Thanks for all the info, just in case I'm not so lucky as to find polystyrene sheeting, what type would you recommend? and does anyone know where i can get it relatively cheap? iv got a big enclosure to cover. No doubt the universal rock ones look amazing, but i could almost buy another lizard for that haha.


----------



## pinefamily (Oct 2, 2015)

Either Google polystyrene suppliers/manufacturers in your area ( the guy we use often gives me a heap of off cuts for next to nothing), or ask at any electrical goods store. Fridges, TVs, etc all come packed in it.


----------



## Smittiferous (Oct 2, 2015)

As pinefamily said, Google is your friend. The stuff is sold as "EPS Panel". Sometimes the big hardware chains carry it or similar. Perhaps even a rendering supplier may carry it. 

Sent from my SM-G900I using Tapatalk


----------



## jack (Oct 2, 2015)

polystyrene, heat gun, pva, liquid sandstone, oxide tints. $50 + time + lots of observation of local sandstone.

Bit busy at the moment, might put up some more from the diamond aviary later.


----------



## imported-varanus (Oct 2, 2015)

Best homemade one's I've seen, Jack.

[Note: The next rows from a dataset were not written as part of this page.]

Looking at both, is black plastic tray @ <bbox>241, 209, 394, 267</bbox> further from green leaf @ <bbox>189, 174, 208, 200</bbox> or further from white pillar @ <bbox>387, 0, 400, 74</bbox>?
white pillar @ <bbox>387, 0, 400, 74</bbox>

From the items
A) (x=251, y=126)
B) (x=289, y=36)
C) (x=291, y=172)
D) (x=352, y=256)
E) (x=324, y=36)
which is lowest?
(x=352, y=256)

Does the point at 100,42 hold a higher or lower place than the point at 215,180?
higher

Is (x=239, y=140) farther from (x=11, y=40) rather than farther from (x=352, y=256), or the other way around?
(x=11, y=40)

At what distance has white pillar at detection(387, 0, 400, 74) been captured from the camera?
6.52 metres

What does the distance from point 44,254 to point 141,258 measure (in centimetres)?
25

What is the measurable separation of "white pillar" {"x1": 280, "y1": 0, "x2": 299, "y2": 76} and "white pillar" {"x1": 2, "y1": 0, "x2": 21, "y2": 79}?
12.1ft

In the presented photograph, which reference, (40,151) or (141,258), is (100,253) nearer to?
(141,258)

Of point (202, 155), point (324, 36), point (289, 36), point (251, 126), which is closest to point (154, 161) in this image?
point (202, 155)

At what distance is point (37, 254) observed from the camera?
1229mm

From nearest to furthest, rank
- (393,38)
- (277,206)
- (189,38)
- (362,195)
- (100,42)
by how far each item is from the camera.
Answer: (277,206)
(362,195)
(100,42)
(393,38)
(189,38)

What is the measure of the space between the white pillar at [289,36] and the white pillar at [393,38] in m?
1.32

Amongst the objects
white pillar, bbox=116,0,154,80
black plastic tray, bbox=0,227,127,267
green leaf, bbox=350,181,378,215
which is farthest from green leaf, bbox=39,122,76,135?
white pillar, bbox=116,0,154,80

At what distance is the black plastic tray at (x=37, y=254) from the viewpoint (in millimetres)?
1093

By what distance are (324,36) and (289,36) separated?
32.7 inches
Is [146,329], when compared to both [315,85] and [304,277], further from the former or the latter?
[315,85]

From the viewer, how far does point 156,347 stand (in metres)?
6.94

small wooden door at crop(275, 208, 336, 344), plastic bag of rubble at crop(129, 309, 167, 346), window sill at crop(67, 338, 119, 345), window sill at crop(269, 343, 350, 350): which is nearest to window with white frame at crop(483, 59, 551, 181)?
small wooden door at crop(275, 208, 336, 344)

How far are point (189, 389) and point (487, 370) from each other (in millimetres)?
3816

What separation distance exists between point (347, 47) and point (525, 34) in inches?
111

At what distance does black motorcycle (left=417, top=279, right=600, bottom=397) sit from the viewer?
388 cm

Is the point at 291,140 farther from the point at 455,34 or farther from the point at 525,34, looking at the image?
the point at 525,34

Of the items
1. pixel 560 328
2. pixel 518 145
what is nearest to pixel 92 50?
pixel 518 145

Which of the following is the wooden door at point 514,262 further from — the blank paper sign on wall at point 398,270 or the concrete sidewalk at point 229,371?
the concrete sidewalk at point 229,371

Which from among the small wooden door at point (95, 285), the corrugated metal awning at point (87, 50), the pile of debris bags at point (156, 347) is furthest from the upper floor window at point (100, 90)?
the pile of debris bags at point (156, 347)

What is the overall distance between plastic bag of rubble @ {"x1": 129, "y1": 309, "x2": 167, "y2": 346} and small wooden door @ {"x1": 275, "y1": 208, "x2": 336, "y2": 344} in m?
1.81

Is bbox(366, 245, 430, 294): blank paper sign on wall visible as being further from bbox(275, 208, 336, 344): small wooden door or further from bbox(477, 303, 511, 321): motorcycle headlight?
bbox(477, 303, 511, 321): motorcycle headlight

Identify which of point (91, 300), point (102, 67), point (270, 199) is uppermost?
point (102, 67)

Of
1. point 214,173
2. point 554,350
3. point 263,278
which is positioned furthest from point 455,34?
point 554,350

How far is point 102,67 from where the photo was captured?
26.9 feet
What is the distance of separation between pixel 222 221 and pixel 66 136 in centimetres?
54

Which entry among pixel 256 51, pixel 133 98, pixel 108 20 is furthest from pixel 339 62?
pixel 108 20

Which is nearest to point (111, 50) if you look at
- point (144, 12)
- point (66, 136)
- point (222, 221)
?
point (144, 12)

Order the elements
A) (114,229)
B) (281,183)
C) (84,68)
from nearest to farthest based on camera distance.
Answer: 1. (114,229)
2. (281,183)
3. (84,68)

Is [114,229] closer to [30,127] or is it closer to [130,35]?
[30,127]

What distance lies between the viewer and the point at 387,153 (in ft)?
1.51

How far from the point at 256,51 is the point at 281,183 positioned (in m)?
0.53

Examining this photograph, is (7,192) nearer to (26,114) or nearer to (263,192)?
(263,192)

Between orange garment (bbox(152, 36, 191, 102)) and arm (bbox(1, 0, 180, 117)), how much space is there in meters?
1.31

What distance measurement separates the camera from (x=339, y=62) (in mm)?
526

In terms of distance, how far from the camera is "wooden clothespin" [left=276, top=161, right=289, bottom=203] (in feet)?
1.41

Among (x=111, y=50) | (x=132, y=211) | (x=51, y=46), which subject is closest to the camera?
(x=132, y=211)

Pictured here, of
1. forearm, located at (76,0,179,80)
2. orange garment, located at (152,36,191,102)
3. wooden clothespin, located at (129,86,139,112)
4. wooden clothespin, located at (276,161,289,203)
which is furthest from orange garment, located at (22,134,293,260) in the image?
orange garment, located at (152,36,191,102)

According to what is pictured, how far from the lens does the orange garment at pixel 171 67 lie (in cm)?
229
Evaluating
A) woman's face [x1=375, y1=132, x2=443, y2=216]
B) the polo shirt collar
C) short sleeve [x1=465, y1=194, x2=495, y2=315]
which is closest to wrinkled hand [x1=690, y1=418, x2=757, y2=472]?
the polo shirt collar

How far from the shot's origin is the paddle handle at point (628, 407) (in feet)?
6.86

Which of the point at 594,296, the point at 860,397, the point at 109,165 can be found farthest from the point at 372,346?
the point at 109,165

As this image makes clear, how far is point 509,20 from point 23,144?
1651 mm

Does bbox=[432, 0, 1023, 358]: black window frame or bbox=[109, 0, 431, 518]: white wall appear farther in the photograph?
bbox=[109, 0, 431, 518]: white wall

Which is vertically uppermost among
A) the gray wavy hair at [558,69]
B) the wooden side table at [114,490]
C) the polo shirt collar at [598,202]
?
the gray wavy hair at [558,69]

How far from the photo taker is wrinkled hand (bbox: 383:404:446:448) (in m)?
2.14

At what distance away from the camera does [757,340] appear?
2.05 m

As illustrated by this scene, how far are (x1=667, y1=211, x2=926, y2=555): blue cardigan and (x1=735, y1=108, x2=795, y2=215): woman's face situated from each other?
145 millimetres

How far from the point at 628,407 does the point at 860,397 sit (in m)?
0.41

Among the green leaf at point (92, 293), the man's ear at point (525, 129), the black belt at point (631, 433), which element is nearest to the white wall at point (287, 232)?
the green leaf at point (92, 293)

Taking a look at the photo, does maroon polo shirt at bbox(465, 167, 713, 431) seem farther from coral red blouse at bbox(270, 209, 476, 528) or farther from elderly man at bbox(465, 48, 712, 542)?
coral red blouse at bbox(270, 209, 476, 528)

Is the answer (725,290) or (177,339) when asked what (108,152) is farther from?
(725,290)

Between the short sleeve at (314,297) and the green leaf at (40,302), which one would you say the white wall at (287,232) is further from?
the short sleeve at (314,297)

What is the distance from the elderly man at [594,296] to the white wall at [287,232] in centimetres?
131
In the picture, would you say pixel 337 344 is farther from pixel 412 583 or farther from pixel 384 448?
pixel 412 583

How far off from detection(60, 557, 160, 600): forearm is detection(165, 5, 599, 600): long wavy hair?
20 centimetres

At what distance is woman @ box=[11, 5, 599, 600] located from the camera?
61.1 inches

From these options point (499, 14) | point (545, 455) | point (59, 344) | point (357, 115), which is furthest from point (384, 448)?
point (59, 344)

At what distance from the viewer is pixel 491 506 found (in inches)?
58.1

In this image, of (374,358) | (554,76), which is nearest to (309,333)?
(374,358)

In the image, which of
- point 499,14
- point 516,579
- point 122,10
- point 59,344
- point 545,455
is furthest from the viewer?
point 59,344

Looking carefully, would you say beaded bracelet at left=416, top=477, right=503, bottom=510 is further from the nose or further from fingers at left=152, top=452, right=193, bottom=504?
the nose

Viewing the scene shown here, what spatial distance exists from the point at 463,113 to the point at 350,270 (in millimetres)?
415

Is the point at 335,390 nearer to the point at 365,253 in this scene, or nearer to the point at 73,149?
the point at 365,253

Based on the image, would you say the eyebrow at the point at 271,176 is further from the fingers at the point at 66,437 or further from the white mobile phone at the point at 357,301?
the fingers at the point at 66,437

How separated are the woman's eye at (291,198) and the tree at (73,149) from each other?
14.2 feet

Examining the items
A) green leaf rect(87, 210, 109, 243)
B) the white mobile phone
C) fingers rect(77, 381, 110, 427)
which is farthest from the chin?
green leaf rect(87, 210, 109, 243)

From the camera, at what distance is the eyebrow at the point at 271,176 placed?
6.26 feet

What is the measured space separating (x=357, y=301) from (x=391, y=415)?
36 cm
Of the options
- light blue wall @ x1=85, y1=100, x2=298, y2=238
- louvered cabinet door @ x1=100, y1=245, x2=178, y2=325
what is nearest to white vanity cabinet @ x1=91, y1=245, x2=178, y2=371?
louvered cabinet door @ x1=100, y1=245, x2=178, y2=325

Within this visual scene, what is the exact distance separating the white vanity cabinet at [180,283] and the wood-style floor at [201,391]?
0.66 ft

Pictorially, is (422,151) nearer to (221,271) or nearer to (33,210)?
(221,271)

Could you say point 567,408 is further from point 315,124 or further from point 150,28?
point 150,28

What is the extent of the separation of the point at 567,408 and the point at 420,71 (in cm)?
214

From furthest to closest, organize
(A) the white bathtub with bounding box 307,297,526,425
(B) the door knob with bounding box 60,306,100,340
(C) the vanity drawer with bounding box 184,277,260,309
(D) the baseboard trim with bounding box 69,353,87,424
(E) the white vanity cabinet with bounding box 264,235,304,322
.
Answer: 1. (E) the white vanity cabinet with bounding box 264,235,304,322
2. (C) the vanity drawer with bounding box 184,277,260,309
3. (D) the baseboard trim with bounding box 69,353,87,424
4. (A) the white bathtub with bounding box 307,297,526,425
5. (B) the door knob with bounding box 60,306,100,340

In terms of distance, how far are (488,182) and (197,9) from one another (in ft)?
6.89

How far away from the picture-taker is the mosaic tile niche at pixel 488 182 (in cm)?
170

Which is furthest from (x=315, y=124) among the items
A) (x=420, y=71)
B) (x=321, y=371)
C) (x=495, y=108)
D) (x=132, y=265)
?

Is the one with the hand stencils real or homemade?


----------



## dannos (Oct 2, 2015)

These are some that I have made from other people using polystyrene, cerment, and acrylic paints


----------



## jack (Oct 6, 2015)

imported-varanus said:


> Best homemade one's I've seen, Jack. Is the one with the hand stencils real or homemade?



Ta Richard. Hand stencils done with real ochre, and my partner and children's hands, but with a spray bottle not the traditional mouth full of dirty water!


----------



## snakehunter (Oct 6, 2015)

imported-varanus said:


> Buy the time you've bought all the gear, experimented and spent a few hours on it, you would probably be financially ahead and saved yourself some time/ effort by purchasing one of the Universal backgrounds. Lightweight, retain heat well, look good, no nasty out gassing or toxic chemicals for you/ or your herps and will last forever. These are going on 9 years old now, outside in the UV and all weather and still look as good as the day I bought them home.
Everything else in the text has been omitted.